These honey lime chicken thighs are my go-to for an impressive weeknight dinner that feels special but comes together with zero fuss. The combination of tangy lime and sweet honey caramelizes beautifully on the chicken, resulting in a skillet full of juicy meat with a sticky glaze and zesty finish.
The first time I made these was to rescue a pack of chicken thighs before they expired. Now I look forward to making them whenever I crave comforting flavors with a bright twist.
Ingredients
- Lime juice: fresh and vibrant flavor use freshly squeezed juice for the best tang and avoid bottled varieties
- Honey: adds sweet stickiness opt for a clear liquid honey which will blend smoothly with the other ingredients
- Soy sauce: balances the sweetness with a hint of umami choose a low sodium option for a saltier soy
- Chicken thighs: juicy and flavorful dark meat stays moist and is more forgiving than breasts bone in and skin on work best for crispiness
- Salt: enhances all the other flavors flake sea salt gives extra crunch if you have it
- Olive oil: makes the skins golden and crisp a good quality mild olive oil is best for pan searing
- Green onions: sprinkled at the end for color and a fresh bite look for bright green stalks without limpness
- Lime wedges: not just for looks squeezing extra juice over at the end perks up all the flavors
Step-by-Step Instructions
- Season the Chicken:
- Sprinkle salt all over each chicken thigh including under the skin for even seasoning and better flavor in every bite
- Prepare the Sauce:
- Whisk together lime juice honey and soy sauce in a small bowl until the honey is fully dissolved and everything looks glossy
- Brown the Chicken:
- Heat olive oil in a large skillet over medium-high wait until the oil shimmers then place chicken thighs skin side down let them cook undisturbed for about five minutes until the skin is deep golden and crisp do not rush this stage as good browning means better texture
- Simmer with Sauce:
- Flip the chicken skin side up pour in the honey lime sauce reduce heat to low and cover cook for about fifteen minutes allowing the chicken to braise in the flavorful liquid and stay juicy
- Finish and Serve:
- Check that the chicken reads at least one hundred eighty degrees Fahrenheit in the thickest part remove thighs to plates drizzle with the pan sauce and scatter chopped green onions over the top garnish with lime wedges for a final zing

I always have to mention how the hint of honey reminds me of my mother making sweet glazes for chicken on busy weeknights when we needed comfort food fast. The caramelized edges from this glaze are truly craveworthy.
Storage Tips
These chicken thighs store beautifully in the fridge for up to three days. Let them cool before packing into an airtight container. Reheat covered in the oven or a skillet over low to keep the skin crispy and the meat juicy. If freezing cool completely and wrap well to prevent freezer burn. Thaw overnight in the fridge for best results.
Ingredient Substitutions
No lime on hand Try lemon for a softer tang or even orange for a sweeter profile. Maple syrup works if you are out of honey. Boneless thighs cook a little faster just keep an eye on the internal temperature to avoid drying out.
Serving Suggestions

Serve these with steamed rice to soak up the syrupy sauce or roasted potatoes and a bright salad for balance. I love it with grilled corn or even a pile of sautéed greens for a nourishing meal. If you are hosting brunch these thighs are a bold and unexpected protein.
Cultural Inspiration
Lime and honey are a classic pairing used in many cuisines from Southeast Asian to Mexican. This dish borrows the tangy sweet tradition and adapts it for an easy skillet meal that always feels welcoming and celebratory at the table.

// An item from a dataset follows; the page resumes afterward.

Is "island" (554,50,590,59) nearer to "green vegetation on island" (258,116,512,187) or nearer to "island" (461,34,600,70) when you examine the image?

Frequently Asked Questions
- → How do I achieve a crisp skin on chicken thighs?
Ensure the chicken skin is patted dry before cooking, then sear skin side down in hot olive oil until deeply golden.
- → What can I serve with honey lime chicken thighs?
Pair with steamed rice, roasted vegetables, or a simple green salad to balance the vibrant flavors.
- → Can I use boneless chicken thighs for this dish?
Yes, boneless thighs work well—just adjust the cooking time as they cook faster than bone-in.
- → Is it possible to substitute lime with lemon?
Lemon can be used, though the flavor will be slightly less sweet and more tart than lime.
- → How can I ensure the chicken stays moist?
Cook covered on low heat after searing, allowing the thighs to simmer in their juices and sauce.